> Passage to read:
Traditional Chinese snack food

Wandouhuang (simplified Chinese: 豌豆黄; traditional Chinese: 豌豆黃; Pinyin: wāndòuhuáng), also called wandouhuangr (豌豆黄儿), is a traditional snack or dessert in China. It was popular among the Chinese Han population, and then spread into the Forbidden City during the Qing Dynasty. Wandouhuang has been famous in Beijing since the Ming Dynasty and became one of Beijing's traditional snacks.

Wandouhuang is a kind of ginger- or saffron-colored paste-like cake with a slightly sweet taste that is considered light and refreshing. The main ingredients are yellow pea or yellow pea flour, water, and sugar. Wandouhuang is a classic spring product, so it was common to see in Spring Temple Fair in the past but today it is available during all seasons in restaurants across China.

== Etymology ==
Wandou is the Chinese name for peas. Huang means yellow in Chinese.

== History ==
=== Custom ===
In ancient China, vendors sold Wandouhuang during Shangsi Festival (March 3 in the lunar calendar), during which people travel together to have a Spring break. At that time, most people were more likely to go to temples to pray for protection and blessings from the Chinese God. Many elaborate fairs were held in the regions surrounding the local temples. Wandouhuang came into people's view through vendors. Because its taste won the favor of the public, eating Wandouhuang in Shangsi Festival became a custom in ancient China. It is a traditional folk snack among Han people.

> Task statement:
From the passage on wandouhuang, return the stretch from "Wandouhuang is a kind" through "restaurants across China.", copied word for word.

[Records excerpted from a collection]
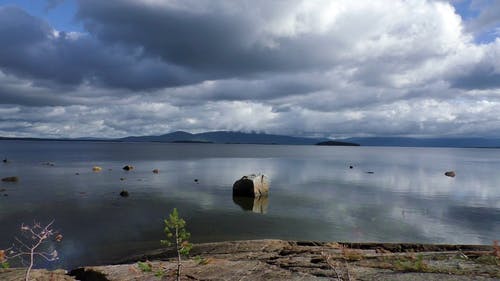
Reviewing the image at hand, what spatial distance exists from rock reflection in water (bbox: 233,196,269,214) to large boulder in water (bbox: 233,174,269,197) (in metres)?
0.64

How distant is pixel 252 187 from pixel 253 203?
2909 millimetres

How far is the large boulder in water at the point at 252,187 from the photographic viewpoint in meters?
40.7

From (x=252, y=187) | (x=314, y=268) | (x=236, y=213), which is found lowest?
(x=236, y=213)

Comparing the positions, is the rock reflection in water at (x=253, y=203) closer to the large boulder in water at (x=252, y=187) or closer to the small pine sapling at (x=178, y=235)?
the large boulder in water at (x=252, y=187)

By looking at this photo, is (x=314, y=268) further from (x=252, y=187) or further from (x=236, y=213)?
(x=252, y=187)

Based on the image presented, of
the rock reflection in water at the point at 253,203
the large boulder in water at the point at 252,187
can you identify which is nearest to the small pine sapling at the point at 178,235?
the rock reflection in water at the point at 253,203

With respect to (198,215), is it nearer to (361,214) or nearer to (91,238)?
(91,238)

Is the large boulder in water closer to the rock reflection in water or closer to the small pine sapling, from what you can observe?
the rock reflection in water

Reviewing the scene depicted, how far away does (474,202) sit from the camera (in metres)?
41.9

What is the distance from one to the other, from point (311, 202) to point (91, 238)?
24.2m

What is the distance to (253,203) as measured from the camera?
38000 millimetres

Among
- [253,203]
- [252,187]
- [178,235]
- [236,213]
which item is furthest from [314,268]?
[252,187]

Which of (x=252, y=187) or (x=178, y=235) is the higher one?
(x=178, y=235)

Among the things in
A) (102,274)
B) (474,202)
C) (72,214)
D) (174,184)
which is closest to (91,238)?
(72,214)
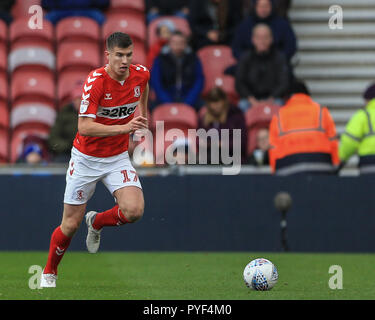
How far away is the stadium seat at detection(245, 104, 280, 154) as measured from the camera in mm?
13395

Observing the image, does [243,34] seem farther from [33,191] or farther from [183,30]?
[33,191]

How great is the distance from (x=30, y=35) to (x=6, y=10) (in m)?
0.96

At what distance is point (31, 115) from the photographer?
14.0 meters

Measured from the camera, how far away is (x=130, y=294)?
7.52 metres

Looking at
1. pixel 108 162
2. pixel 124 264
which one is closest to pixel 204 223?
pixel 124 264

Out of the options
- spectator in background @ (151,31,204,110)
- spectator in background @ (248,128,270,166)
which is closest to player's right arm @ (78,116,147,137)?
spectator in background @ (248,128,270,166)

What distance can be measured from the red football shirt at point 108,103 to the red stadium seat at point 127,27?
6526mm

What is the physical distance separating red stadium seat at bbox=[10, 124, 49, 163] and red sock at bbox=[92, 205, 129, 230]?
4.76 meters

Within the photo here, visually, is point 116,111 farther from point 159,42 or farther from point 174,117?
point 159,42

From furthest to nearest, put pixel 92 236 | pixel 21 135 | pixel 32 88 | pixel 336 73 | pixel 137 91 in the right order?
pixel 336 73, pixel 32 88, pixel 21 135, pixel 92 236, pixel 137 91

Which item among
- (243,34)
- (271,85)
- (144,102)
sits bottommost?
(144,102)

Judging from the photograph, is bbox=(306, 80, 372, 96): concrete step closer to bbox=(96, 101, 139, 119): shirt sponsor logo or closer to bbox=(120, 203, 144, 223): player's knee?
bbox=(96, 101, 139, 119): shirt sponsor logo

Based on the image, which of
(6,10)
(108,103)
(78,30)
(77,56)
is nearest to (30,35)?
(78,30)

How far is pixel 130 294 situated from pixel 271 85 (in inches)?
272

> Output:
Wandouhuang is a kind of ginger- or saffron-colored paste-like cake with a slightly sweet taste that is considered light and refreshing. The main ingredients are yellow pea or yellow pea flour, water, and sugar. Wandouhuang is a classic spring product, so it was common to see in Spring Temple Fair in the past but today it is available during all seasons in restaurants across China.